Во-вторых, в том, что пожар не удалось снять 4 июля, теперь Тарковский винил Анну-Лену Вибум, неверно подобравшую кадры. Далее следует очень странный пассаж как раз о том, будто Вибум сказала Ларисе, что Андрей готов смонтировать финал из имеющегося после первой попытки материала. Зачем Анне-Лене, вообще, обсуждать это с женой режиссёра, коль скоро решение о пересъёмке было принято уже вечером 4 июля? Зачем супруге убеждать в этом своего мужа? Впрочем, тут имеет значение продолжение: дескать, именно Лариса объяснила Анне-Лене, что смонтировать из отснятого невозможно, добавив, что на площадке будет присутствовать французский продюсер фильма Анатоль Доман, потому обязательно произойдёт грандиозный скандал. Иными словами, в «Мартирологе» всё выглядит так, будто именно Тарковская спасла ситуацию.
Выдающийся продюсер студии «Argos Films» Анатоль Доман, выпустивший крупнейшие картины Робера Брессона, Жана-Люка Годара, Вима Вендерса, Алена Рене и других ключевых кинематографистов, действительно приехал в Нерсхольмен. На самом деле прибыла внушительная делегация французов, в которой присутствовал ещё и журналист Жиль Александр — обозреватель еженедельника «Télérama», а также Крис Маркер. Они все вместе наблюдали, в том числе, и съёмки пожара 19 июля. Как уже отмечалось, Маркер, наряду с Лещиловским запечатлел работу Тарковского на «Жертвоприношении». В поле зрения камеры Криса попал примечательный момент, которого нет у Михала: мастер иронично сомневается, что машина загорится и на этот раз. Вообще, в документальной ленте Криса не возникает того недюжинного психологического напряжения, которое можно почувствовать у Лещиловского. Впрочем, вероятно, на тот момент у Маркера ещё и не было конкретного замысла фильма «Один день Андрея Арсеньевича», он просто снимал хроникальный материал.
В тот день — 19 июля — на площадке собралось огромное количество людей. Ставки были чрезвычайно высоки. Понаблюдать за происходящим приехали журналисты, родственники и друзья членов группы. Присутствовал и сын Бергмана Ингмар-младший — один из двух детей режиссёра, не связавших свою жизнь с кино. Брат Даниэль пригласил его, чтобы тот посмотрел на создание выдающейся сцены, которая останется в истории. Их отец, разумеется, не появлялся, хотя жил совсем близко.
На этот раз группа перестраховалась по полной программе. Никаких английских пиротехников к работе не допустили, огнём командовал швед Ларс Хеглунд. Он решил использовать в качестве топлива исключительно газ, потому система управления горением получилась значительно проще и надёжнее. Съёмка велась параллельно на две камеры — одна стояла на рельсах, а другая — на помосте, метром дальше и выше. Третью камеру всё-таки не установили. Нюквисту больше нравилась картинка с «верхней», но Тарковский настаивал, что лучше «нижняя» и усадил Свена за неё чуть ли не насильно. Кстати, съёмочного крана на площадке не было вовсе, что изрядно расстраивало Андрея.

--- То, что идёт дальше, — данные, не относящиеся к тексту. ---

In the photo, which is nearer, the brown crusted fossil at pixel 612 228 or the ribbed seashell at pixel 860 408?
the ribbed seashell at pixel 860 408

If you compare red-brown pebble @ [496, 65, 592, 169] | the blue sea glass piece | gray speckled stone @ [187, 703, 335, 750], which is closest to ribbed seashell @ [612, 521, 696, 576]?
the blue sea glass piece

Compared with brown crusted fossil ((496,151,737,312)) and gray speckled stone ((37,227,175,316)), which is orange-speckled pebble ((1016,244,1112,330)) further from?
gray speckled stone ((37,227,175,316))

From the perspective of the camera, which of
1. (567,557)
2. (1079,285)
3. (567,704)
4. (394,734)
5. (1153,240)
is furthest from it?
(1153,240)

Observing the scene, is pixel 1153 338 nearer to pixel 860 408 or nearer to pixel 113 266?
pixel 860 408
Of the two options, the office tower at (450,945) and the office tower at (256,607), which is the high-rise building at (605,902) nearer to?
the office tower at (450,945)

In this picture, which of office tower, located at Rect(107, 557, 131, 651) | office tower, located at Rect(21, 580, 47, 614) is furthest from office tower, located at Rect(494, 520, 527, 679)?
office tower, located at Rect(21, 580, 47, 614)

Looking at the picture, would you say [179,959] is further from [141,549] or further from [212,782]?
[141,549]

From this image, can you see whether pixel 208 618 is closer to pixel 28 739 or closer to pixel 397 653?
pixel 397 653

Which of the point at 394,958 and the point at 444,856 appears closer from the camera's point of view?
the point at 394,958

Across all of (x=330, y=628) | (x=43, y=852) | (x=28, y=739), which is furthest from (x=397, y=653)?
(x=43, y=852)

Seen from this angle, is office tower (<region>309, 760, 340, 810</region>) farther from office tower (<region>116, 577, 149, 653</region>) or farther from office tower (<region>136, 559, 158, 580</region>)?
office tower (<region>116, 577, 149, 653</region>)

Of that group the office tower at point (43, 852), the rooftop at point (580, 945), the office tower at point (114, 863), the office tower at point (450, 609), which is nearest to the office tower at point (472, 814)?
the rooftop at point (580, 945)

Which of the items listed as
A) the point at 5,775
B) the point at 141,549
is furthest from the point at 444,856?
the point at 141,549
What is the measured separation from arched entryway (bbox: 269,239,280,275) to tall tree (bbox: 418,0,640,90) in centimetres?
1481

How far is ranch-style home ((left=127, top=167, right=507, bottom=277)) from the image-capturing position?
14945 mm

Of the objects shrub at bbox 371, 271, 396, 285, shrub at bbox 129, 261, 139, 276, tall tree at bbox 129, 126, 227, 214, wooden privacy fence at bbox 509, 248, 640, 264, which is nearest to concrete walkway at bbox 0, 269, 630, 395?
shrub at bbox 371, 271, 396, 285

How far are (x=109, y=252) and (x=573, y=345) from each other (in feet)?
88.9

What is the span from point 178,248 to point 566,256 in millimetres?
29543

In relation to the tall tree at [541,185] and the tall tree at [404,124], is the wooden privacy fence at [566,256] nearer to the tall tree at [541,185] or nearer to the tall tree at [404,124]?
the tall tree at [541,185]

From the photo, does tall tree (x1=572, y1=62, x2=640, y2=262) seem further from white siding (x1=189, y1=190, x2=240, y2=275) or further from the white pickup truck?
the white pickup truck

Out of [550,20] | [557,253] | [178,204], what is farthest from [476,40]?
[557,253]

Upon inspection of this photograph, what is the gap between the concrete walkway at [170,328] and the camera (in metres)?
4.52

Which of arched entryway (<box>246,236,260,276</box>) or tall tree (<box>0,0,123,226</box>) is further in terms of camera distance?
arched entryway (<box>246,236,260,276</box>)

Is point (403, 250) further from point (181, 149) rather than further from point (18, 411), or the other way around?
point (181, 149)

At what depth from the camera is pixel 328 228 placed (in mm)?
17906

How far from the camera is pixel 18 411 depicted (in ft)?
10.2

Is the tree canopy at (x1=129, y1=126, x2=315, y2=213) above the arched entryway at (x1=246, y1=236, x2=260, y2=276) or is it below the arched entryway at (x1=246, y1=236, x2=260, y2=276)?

Изначально, для верности, планировалось снять сразу два дубля (второй и третий), ведь ещё раз дом построить точно не удастся. Иными словами, после того, как скорая помощь уедет, артистам надлежало моментально вернуться на начальные позиции и сыграть сцену заново. Для этого полыхание должно было быть совсем уж медленным и чётко контролируемым, но, в любом случае, в третьем дубле дом бы уже лишь догорал. Это не соответствовало бы задуманному режиму пламени, но рисковать отсутствием финальной сцены не хотелось совсем. В любом случае, на третий дубль банально не хватило времени, да и, как отмечалось, строение рухнуло, когда Виктор поднял Аделаиду из лужи.
По воспоминаниям[1035]
Лотвала, сразу после того, как камеру выключили, у скорой помощи лопнула шина. Трудно представить, что было бы, случись это в кадре.Не умещается в голове, но съёмки самой первой сцены фильма, в которой Малыш с Александром сажают дерево и к ним приезжает Отто, состоялись 5 июля — на следующий день после провального пожара. Можно вообразить, в каком состоянии и настроении приходилось работать группе.
И невзирая на столь монументальный и трагичный финальный эпизод, «Жертвоприношение» — редкий фильм Тарковского с оптимистичным концом. Малыш лежит под деревом в ожидании того, когда оно зацветёт. Он совершенно не сомневается, что так и будет, поскольку это пообещал отец. Сын верит в отца, и эта вера становится тождественной вере в чудо.